Mendegar ia berkata begitu, badan Shigure bergidik.
Kiju – adalah penelitian terlarang yang semua orang sepakat tidak akan berhasil.
Tuannya sendiri, telah terlibat dengan hal itu?
Tapi, mengapa?
Mengapa tuannya perlu melakukan hal semacam itu?
Jika itu tentang mengusulkan orang untuk percobaan, ada banyak pilihan. Sayuri, atau Shigure sendiri sudah cukup. Ada banyak orang di ‘Mikado no Tsuki’ yang hidupnya tak seberharga Guren.

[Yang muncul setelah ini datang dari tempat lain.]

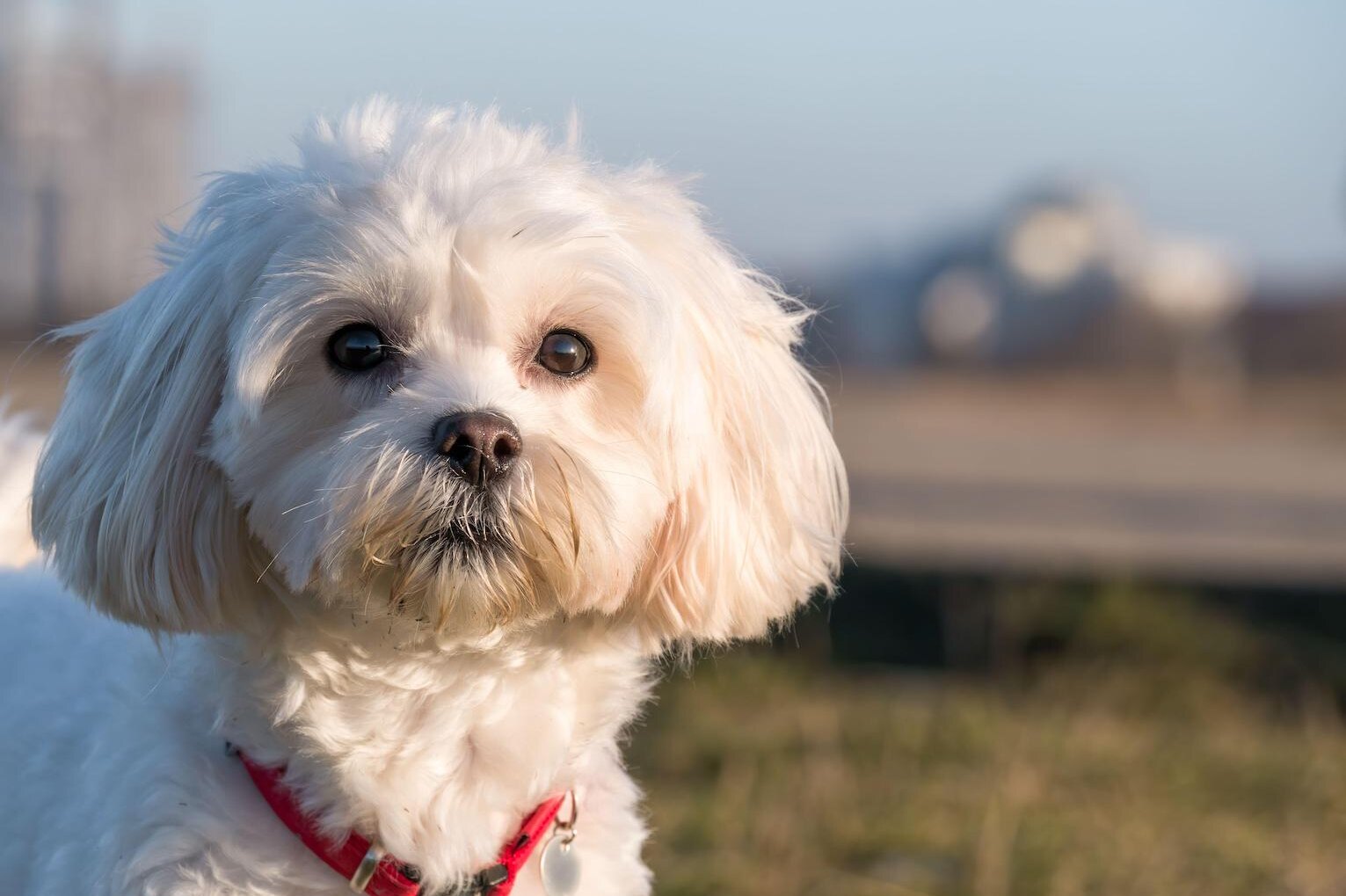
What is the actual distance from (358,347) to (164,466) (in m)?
0.34

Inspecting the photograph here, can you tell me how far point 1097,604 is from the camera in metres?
6.55

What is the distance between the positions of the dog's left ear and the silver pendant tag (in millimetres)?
376

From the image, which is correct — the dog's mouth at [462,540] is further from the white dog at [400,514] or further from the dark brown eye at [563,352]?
the dark brown eye at [563,352]

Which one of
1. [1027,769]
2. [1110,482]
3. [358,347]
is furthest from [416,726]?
[1110,482]

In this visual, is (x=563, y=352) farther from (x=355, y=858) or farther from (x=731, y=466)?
(x=355, y=858)

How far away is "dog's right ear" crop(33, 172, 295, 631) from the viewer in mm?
2131

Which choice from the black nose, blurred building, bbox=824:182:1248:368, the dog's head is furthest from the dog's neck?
blurred building, bbox=824:182:1248:368

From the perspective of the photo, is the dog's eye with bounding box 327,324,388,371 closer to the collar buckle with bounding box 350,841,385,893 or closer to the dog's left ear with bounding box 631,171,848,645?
the dog's left ear with bounding box 631,171,848,645

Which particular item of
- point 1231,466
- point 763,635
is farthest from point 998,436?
point 763,635

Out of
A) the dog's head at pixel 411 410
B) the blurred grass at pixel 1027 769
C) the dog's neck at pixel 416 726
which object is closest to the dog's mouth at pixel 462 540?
the dog's head at pixel 411 410

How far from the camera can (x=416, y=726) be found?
7.51 ft

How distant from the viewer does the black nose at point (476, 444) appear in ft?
6.50

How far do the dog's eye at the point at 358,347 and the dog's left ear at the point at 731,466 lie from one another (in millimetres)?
476

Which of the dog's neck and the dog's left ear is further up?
the dog's left ear
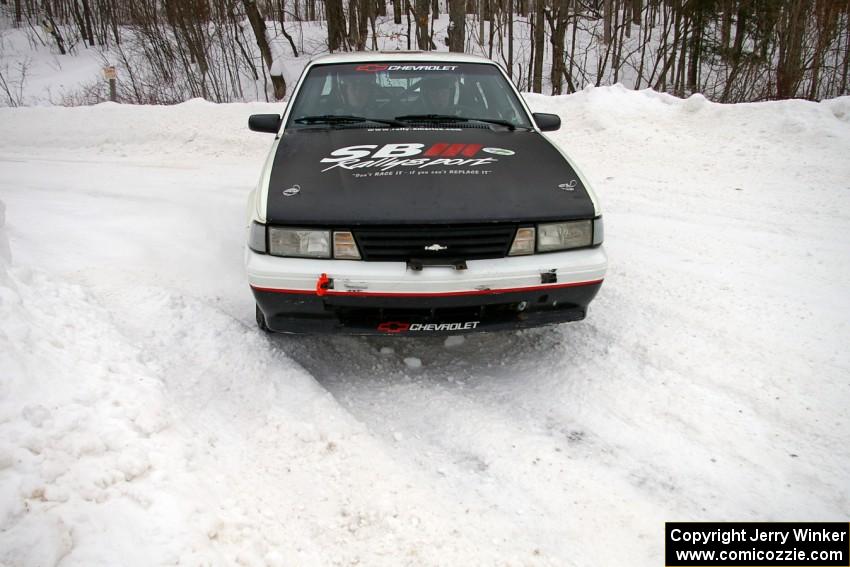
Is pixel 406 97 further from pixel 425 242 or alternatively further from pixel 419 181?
pixel 425 242

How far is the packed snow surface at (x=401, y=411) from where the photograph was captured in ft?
6.28

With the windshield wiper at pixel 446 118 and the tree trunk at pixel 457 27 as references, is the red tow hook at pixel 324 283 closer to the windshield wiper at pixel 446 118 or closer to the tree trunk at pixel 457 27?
the windshield wiper at pixel 446 118

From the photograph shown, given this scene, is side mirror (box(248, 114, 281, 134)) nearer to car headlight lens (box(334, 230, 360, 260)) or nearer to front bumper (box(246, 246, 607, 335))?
front bumper (box(246, 246, 607, 335))

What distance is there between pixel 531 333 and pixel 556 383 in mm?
576

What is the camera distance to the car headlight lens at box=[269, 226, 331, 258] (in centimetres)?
266

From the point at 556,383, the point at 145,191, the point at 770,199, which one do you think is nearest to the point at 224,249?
the point at 145,191

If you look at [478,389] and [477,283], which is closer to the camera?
[477,283]

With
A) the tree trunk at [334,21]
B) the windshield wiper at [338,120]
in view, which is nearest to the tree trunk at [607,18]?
the tree trunk at [334,21]

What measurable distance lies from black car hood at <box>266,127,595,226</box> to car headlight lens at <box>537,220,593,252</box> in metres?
0.05

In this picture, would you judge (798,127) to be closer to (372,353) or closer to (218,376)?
(372,353)

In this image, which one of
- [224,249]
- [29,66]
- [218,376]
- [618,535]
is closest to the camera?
[618,535]

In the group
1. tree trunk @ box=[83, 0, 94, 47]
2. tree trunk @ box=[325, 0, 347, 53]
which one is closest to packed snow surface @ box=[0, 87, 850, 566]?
tree trunk @ box=[325, 0, 347, 53]

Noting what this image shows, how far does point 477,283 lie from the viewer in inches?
104

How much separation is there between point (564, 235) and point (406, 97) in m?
1.82
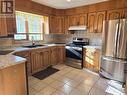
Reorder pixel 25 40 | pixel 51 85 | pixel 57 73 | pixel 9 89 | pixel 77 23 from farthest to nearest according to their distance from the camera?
pixel 77 23 < pixel 25 40 < pixel 57 73 < pixel 51 85 < pixel 9 89

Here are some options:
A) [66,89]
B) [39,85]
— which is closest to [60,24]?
[39,85]

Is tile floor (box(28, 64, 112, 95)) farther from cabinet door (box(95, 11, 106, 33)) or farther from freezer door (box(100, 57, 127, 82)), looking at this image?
cabinet door (box(95, 11, 106, 33))

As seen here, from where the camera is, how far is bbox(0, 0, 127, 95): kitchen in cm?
237

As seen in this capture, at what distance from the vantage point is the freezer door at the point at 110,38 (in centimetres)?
281

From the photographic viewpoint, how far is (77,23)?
4.24 meters

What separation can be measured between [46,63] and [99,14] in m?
2.70

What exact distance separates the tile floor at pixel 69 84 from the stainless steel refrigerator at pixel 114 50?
1.22ft

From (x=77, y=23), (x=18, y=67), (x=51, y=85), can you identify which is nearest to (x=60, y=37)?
(x=77, y=23)

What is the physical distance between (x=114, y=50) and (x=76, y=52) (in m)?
1.46

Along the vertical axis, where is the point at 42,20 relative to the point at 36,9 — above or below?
below

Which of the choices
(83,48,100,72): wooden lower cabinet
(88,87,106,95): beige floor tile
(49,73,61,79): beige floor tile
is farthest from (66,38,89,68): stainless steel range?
(88,87,106,95): beige floor tile

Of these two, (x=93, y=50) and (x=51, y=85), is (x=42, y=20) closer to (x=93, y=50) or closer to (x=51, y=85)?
(x=93, y=50)

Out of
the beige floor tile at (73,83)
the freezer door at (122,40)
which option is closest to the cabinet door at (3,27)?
the beige floor tile at (73,83)

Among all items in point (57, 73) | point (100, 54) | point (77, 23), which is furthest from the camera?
point (77, 23)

Bahkan ada lebih banyak orang yang berharap bisa berkorban demi Guren.
Jadi mengapa, mengapa ia harus mengotori dirinya dengan hal semacam itu?
“……”
Saat itu, sebuah pikiran muncul dibenaknya, pikiran yang tidak ingin diakuinya.
Skenario terburuk.
Shigure berbicara pelan pada dirinya sendiri.
"........ Mungkinkah itu, untuk menyelamatkan kami?”
Oh, tidak.
Ini mengerikan.
Tuannya berbalik. Tidak seperti tadi, bagian putih matanya tidak lagi hitam. Matanya hidup, hangat, tapi penuh dengan kesedihan yang tak terkira.
"....... Ha, jangan merasa sok penting, Shigure. Kau hanyalah pelayan.”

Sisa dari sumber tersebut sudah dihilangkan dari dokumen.